②介護療養病床には、脳血管疾患の患者や失語症の患者も入院している。

(a) 失語症患者に対する集団療法及び個別療法の効果 (田上ら)
  ●言語機能改善・コミュニケーションADLの改善・社会適応の改善・心理的
   改善において、集団療法の効果が認められた。
(b) 介護療養病床入院患者について (平成18年介護サービス施設・事業所調査)
  ●全入院者 (111,099人) 中、脳血管疾患患者 (57,388人) (51.7%)。

(c) 介護療養病床入院患者について [平成18年度 「慢性期入院医療の包括評価に関する調査」 (複数回答)]
  ●調査対象者 (2,671人)のうち、失語症 (11.2%)・脳梗塞 (47.8%)・脳出血 (17.1
  %)。

(d) 言語聴覚療法の算定実績 (言語聴覚士が1対1で行うもの)
  ●約9万7千回 (介護給付費実態調査:平成20年5月審査分)


 上記に関する当ブログ管理人の考察・結論は、下記の通りです。

(1)資料1-①・参考2により、「理学療法 (Ⅰ) (180単位/回)」・「作業療法 (180単位/回)」 は、人員配置基準上、医療保険における脳血管疾患等リハビリテーション (Ⅲ) (100点) や運動器リハビリテーション料 (Ⅱ) (80点) と同等とみなし、両方ともベースを 「理学療法 (Ⅱ) (100単位/回)」 へランク下げした上で、一律 「+23単位」 したと考えられます (下記参照)。

  理学療法 (Ⅰ) 180単位/回
               (+23単位)
  理学療法 (Ⅱ) 100単位/回→→→→→→→理学療法 (Ⅰ) 123単位/回
               (+23単位)
  理学療法 (Ⅲ) 50単位/回→→→→→→→理学療法 (Ⅱ) 73単位/回

  作業療法   180単位/回→→→→→→→作業療法   123単位/回
   ●実際上は、「理学療法 (Ⅱ)→理学療法 (Ⅰ)」 と同様の計算で、
    100+23=123単位/回)

               (+23単位)
  言語聴覚療法 180単位/回→→→→→→→言語聴覚療法 203単位/回

               (+23単位)
  摂食機能療法 185単位/日→→→→→→→摂食機能療法 208単位/日

(2)一方、言語聴覚療法 (ST) と摂食機能療法とは、(ランク下げせずに) 現行の点数にそのまま一律 「+23単位」 しています。
 介護療養型医療施設においては、失語症・構音障害を持つ患者のみならず摂食嚥下障害患者も相当多く、STのニーズも高いためとされています。
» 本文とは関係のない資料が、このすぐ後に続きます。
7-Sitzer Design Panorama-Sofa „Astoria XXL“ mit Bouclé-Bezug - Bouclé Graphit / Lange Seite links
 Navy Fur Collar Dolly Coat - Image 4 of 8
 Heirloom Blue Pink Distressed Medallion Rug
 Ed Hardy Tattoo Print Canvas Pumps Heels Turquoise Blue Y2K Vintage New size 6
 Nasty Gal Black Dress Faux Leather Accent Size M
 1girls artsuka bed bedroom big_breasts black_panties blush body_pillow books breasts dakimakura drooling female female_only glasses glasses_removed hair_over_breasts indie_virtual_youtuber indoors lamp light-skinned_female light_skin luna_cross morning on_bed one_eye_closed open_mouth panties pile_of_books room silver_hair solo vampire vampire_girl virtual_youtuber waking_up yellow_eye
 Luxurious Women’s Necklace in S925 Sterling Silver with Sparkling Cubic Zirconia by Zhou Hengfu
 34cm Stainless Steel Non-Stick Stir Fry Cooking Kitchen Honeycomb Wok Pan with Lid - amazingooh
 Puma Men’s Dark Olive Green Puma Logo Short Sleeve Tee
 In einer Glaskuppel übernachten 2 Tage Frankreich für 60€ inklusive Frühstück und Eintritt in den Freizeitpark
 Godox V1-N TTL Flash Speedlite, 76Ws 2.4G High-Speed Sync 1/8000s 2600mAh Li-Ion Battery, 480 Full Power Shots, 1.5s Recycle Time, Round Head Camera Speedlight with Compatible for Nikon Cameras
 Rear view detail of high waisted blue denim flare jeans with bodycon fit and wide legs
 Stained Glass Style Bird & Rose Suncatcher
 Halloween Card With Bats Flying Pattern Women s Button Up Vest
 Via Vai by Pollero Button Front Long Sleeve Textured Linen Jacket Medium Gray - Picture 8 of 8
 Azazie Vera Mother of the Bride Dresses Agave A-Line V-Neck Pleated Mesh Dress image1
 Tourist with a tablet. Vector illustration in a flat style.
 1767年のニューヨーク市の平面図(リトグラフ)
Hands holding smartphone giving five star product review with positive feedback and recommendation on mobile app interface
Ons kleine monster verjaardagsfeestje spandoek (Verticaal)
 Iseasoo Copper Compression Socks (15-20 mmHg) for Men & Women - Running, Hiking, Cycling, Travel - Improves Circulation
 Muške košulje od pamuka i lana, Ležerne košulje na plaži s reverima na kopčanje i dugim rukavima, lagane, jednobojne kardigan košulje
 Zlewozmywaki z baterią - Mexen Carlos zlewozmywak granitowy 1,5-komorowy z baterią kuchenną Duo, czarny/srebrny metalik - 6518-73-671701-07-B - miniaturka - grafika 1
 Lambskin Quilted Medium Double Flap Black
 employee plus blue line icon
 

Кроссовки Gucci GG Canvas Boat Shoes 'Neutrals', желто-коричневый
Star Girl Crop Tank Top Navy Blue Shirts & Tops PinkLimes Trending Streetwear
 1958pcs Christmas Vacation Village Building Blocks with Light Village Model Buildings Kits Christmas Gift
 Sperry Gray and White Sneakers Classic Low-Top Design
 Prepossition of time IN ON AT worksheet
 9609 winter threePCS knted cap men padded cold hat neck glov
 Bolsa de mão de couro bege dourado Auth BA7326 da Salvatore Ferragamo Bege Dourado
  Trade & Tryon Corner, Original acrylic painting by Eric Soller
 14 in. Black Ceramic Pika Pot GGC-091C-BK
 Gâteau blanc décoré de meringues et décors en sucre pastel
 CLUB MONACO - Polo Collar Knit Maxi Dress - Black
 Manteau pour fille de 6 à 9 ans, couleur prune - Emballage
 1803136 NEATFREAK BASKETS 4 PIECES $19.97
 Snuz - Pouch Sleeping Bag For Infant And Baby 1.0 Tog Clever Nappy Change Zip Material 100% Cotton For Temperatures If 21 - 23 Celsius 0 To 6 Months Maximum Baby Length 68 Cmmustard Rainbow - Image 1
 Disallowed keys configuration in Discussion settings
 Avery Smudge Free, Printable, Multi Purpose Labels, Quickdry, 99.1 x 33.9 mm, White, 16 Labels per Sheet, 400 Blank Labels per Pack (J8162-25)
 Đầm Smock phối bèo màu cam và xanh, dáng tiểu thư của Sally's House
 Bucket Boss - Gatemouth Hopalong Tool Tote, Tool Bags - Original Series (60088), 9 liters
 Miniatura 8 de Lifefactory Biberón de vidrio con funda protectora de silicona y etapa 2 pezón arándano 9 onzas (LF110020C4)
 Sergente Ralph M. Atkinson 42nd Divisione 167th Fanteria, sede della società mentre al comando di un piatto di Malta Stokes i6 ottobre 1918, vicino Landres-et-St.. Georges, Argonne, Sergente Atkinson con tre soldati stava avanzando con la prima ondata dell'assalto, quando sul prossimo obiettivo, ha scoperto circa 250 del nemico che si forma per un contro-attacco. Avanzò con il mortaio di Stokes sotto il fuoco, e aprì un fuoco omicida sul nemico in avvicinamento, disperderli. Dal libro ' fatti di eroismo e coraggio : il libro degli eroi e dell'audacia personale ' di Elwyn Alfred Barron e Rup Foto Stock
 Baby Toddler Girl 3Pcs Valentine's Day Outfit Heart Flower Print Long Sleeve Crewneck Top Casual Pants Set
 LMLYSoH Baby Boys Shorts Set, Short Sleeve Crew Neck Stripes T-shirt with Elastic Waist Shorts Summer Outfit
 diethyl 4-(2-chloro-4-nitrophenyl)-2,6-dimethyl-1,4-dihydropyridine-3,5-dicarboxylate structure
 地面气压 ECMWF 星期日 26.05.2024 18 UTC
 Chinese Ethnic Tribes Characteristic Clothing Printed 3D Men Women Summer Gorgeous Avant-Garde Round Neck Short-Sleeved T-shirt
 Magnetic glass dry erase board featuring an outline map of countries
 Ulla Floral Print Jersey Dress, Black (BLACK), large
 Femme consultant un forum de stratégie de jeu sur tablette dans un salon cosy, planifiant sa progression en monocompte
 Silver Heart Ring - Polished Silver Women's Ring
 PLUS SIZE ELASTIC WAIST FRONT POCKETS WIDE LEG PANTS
(但し、摂食嚥下障害に対するSTアプローチは摂食機能療法として算定できるのですが・・・)。
 別の解釈としては、月平均の理学療法等 (特定診療費) (約113万件) (参考1-③) に比して、STの算定実績 (STが1対1で行うもの) [参考3-(d)] が約9万7千回と少なく、患者ニーズと乖離しているため、とも考えられます。

(3)資料1-②・参考1-①より、リハビリテーションマネジメントは、約9割の算定実績があり、充分浸透し、所期の目的を果たしたため、包括化 [「理学療法 (Ⅰ) 等に包括」]、一方、資料1-③・参考1-②より、短期集中リハビリテーション実施加算は、算定実績が高くなく、未だ浸透していないため評価 (「60単位/日→240単位/日」) したと考えられます。(従来からの厚生労働省の狡猾な常套手段ですが・・・)。

(4)資料2・参考3-①・②・(a)~(d) により、集団コミュニケーション療法が導入されたと考えられます。
 改定後、実際のレセプト査定において、言語聴覚療法 (203単位/回) は高いので、集団コミュニケーション療法 (50単位/回) (最大:50単位/回×3回/日=150単位/日) に減額査定されるのではないかと、穿った見方をする方もいますが、真偽の程は現時点では予想がつきません。

(5)以上、平成21年度介護報酬改定における介護療養型医療施設でのリハビリテーション料の決定過程・理由の一端が少し理解できたような気がします。

 今後、各団体による平成21年度介護報酬改定説明会にて、もっと詳細な介護報酬改定の決定過程・理由が判明すると思います。
 
 改定のスケジュールは、
  ◎1月22日~2月20日まで:パブリックコメント募集
  ◎3月末まで:改正省令・告示の公布
         関係通知・Q&Aの発出
となっています。

 介護現場および介護サービス利用者・家族等が混乱しないためにも、出来るだけ早期の関係通知・Q&Aの発出を切望します。